That photo of fat vs muscle is a great one to help people visualize why they can still lose size but not necessarily lose much weight. I found another photo that clearly indicates why one must include exercise, specifically resistance type exercise, in any weight loss regieme.

How they took the pictures, I have no idea! But the top photo clearly shows what happens if you lose weight correctly, and the bottom photo shows what happens if you simply "diet" with no regard to exercise. Why is this important?

As a quick review for those that are not clear on the importance of exercise, first realize that muscle is metabolically active tissue. A pound of muscle tissue burns around 50 calories a day. Fat is inert. It just sits there as fuel storage. It burns little, if any calories.

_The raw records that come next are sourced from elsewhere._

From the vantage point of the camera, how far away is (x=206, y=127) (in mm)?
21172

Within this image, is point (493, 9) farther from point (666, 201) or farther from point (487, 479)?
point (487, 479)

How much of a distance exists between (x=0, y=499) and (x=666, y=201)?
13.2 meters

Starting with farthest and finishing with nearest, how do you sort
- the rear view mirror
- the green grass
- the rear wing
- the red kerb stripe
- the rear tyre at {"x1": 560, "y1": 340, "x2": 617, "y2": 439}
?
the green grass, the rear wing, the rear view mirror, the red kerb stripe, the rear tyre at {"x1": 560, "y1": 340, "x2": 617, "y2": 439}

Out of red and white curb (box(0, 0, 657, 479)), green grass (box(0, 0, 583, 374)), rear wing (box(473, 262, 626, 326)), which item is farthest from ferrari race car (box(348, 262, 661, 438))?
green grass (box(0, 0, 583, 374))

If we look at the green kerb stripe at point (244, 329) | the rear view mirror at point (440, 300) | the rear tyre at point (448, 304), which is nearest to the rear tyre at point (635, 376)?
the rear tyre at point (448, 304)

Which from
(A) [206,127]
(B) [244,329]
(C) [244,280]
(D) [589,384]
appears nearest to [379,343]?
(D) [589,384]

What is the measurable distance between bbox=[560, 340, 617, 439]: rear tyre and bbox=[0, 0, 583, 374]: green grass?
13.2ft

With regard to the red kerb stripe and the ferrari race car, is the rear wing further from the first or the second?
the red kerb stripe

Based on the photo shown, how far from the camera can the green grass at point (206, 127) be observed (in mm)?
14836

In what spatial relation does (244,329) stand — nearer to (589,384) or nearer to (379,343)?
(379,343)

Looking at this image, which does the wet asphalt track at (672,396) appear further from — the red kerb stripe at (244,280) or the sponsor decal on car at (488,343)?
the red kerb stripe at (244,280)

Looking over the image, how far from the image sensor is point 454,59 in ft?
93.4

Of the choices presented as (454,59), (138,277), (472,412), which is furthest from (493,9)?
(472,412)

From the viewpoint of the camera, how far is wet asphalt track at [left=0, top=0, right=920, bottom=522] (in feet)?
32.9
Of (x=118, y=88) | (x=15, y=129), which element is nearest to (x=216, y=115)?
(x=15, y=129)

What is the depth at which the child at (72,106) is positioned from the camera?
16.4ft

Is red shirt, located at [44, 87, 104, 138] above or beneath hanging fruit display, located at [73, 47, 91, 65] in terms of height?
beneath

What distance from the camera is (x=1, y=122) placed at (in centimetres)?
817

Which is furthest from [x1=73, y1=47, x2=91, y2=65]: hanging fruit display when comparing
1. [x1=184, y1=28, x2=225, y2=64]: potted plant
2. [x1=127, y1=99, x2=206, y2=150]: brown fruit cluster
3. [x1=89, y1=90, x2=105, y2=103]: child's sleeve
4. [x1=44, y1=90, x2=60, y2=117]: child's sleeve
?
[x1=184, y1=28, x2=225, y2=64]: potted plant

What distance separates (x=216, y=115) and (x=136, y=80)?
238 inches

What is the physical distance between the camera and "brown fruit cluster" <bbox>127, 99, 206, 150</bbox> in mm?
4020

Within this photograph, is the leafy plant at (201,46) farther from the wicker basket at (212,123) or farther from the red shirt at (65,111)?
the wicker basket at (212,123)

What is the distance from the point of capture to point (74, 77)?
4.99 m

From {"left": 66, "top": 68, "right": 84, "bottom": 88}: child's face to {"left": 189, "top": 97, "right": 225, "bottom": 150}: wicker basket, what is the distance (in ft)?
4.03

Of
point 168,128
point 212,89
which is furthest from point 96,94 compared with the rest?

When you diet by cutting calories, you lose mainly two things – water and muscle tissue. On that WL4I diet, for instance, they advertise that you can lose 9 lbs every 11 days. Right! Likely 5 lbs of that weight loss is comprised of muscle. What happens when you lose muscle is that your metabolism slows. Once you come off the diet, you’re ravenous and start eating. Only now, having lost five pounds of muscle, you can only assimilate 250 less calories than you could before the diet. If you just ate as much as you did before the diet, you would store an extra 250 calories a day as fat. That works out to about a pound gain in fat every 2 weeks.

Now every time you “diet”, the cycle is repeated. You continue to lose more and more muscle tissue each time you “diet” - the muscle "atrophies" as the picture above shows, and you keep getting fatter and fatter. All is not lost, though. The good news is that muscle tissue and your metabolism can be restored through proper eating and exercise.

Now a fair question you might ask would be, why does the body burn muscle and not fat when you diet? So lets answer that. We’ve all heard of carbohydrates. They are a plant based food source that gets their energy from sunlight. Once carbohydrates are digested and broken down into simple sugars, the liver converts them to glucose that is then carried to the body cells to supply energy to the cells. The liver also converts glucose to glycogen, the storage form of glucose that is also used to fuel the muscles.

Now when we “diet”, one of the first things we cut back on are the carbohydrates. Once the supply of glucose is depleted, the body has to find more. Glucose can’t be created from fat. But through a process called gluconeogenesis, muscle tissue can be broken down to create glucose. That’s why we lose muscle on calorie-restricted diets.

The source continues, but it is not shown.